Avant l'examen, le patient informe le médecin :
- des médicaments pris
- Opérations antérieures
- Les allergies connues aux produits de contraste ou à d'autres substances, afin de prévenir d'éventuelles complications
Pour l'urographie mictionnelle, le patient n'a pas besoin d'être à jeun. Il doit toutefois s'abstenir de manger et de boire au moins trois heures avant l'examen.
Pour une urographie rétrograde, le patient ne doit être à jeun que si l'examen est réalisé sous anesthésie générale. Le cas échéant, il peut être nécessaire de prendre un laxatif ou un médicament contre les flatulences pour se préparer à l'examen. Cela permet d'éviter que des anses intestinales gonflées n'obstruent la vue sur le système urinaire.
Au cours de l'examen, les médecins réalisent en moyenne trois à quatre radiographies de la cavité abdominale. La plupart du temps, le patient est allongé sur le dos.
La première radiographie est réalisée avant même que le patient ne reçoive le produit de contraste. D'autres radiographies sont réalisées 3 à 10 minutes, puis 20 minutes après l'administration du produit de contraste. Une autre radiographie est effectuée lorsque le patient a éliminé le produit de contraste par les voies urinaires (urographie d'élimination) (urographie rétrograde).

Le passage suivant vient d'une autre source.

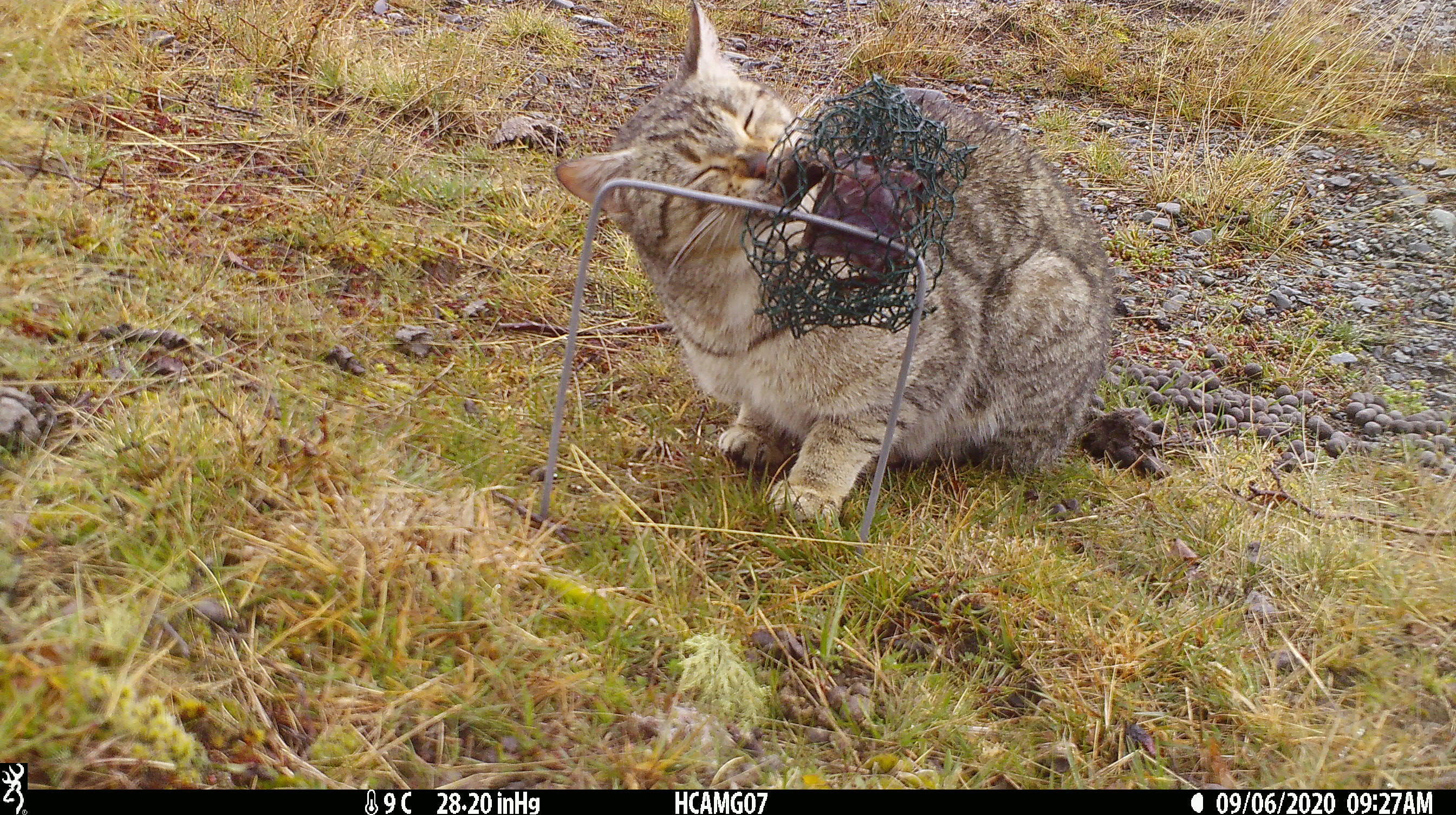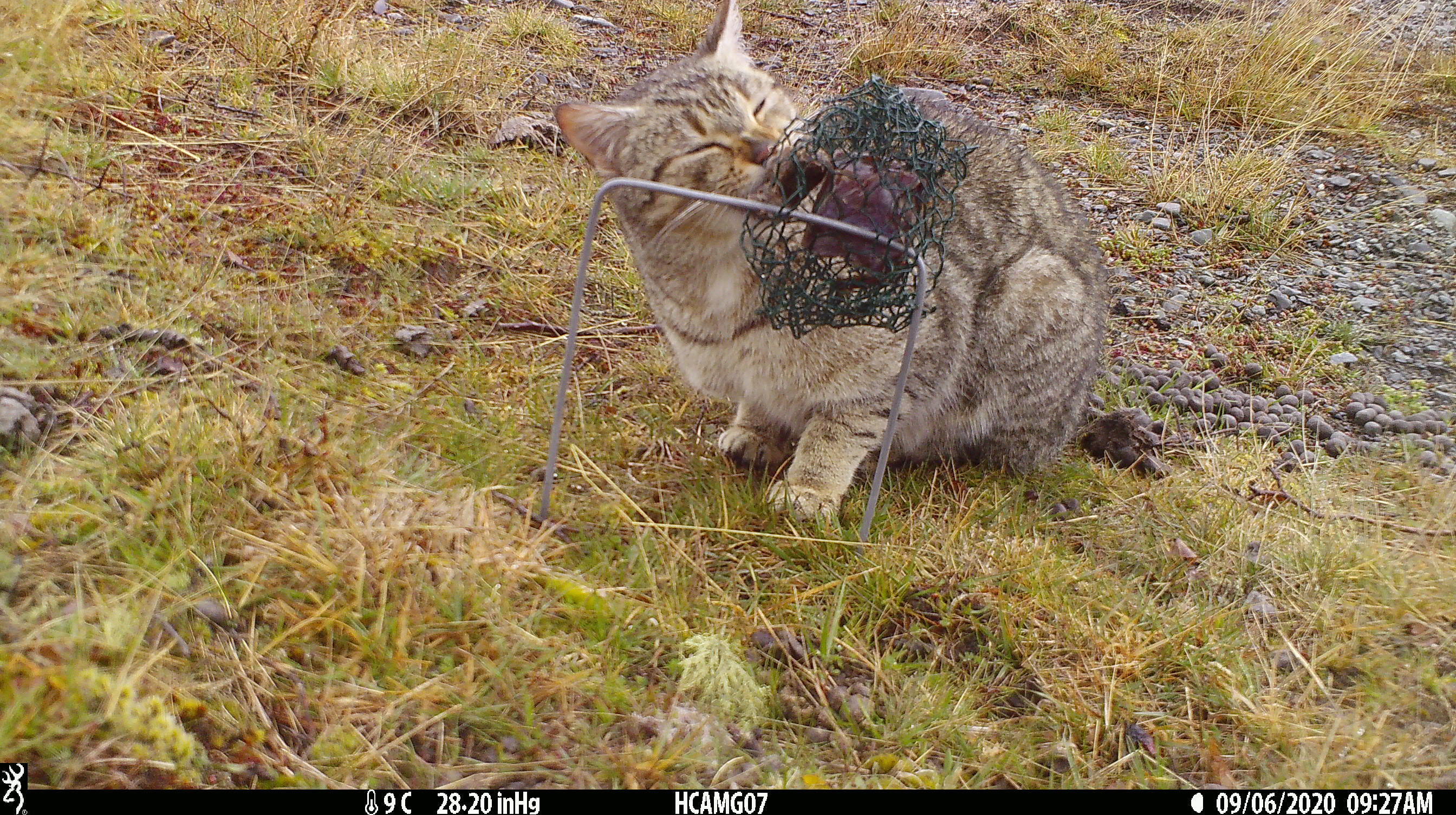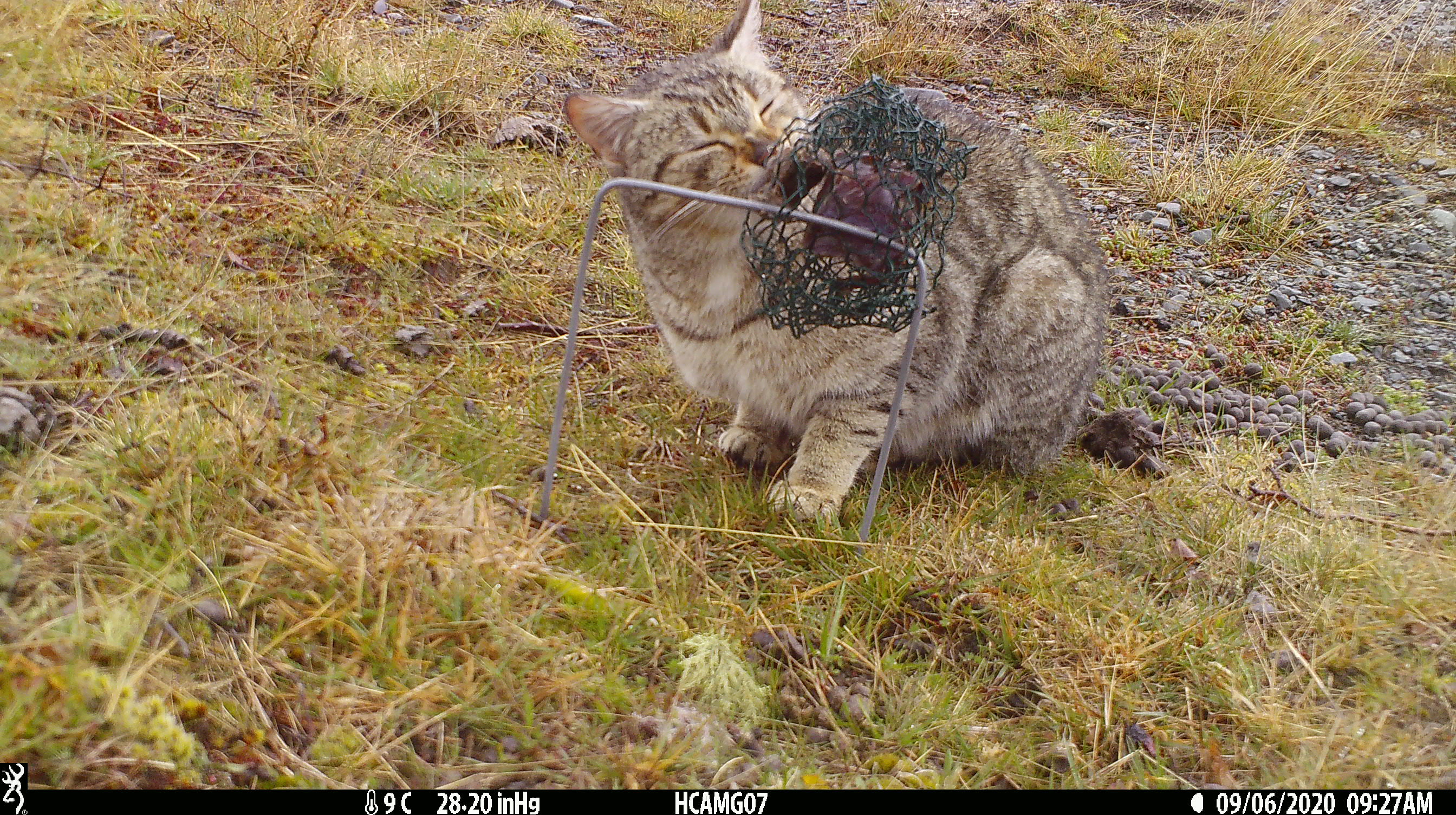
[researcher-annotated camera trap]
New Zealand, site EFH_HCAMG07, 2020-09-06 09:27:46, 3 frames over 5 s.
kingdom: Animalia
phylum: Chordata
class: Mammalia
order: Carnivora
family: Felidae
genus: Felis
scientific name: Felis catus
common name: domestic cat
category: cat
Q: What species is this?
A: Cat (domestic cat) (Felis catus).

Lors de l'urographie d'excrétion, le médecin injecte le produit de contraste hydrosoluble et iodé dans une veine du bras du patient. Une perfusion est également possible.
De là, il est acheminé vers les reins par la circulation sanguine. Les uretères, la vessie et l'urètre l'éliminent ensuite.
Dans le cas de l'urographie rétrograde, l'examen est réalisé à l'aide d'un cathéter que les médecins introduisent dans la vessie par l'urètre. Les médecins injectent le produit de contraste directement dans les organes à examiner (urètre, vessie, uretères et bassins rénaux) via le cathéter.
Pour l'urographie, le médecin utilise un produit de contraste afin de mieux visualiser les structures anatomiques @ samunella /AdobeStock
Les complications possibles d'une urographie sont les suivantes :
- Lésions de l'urètre, de la vessie, de l'uretère et du rein : celles-ci peuvent être causées par le cathéter lui-même ou par la pression du produit de contraste.
- L'urographie de miction peut entraîner des lésions, des infections ou des cicatrices au niveau du site de ponction et de la veine.
- La fonction rénale peut parfois être temporairement altérée après l'examen. Les lésions rénales graves sont toutefois très rares.
- Il est également possible que le patient présente une réaction allergique au produit de contraste injecté. Ce n’est que dans de rares cas qu’une réaction allergique entraîne des complications potentiellement mortelles ou des lésions d’organes vitaux.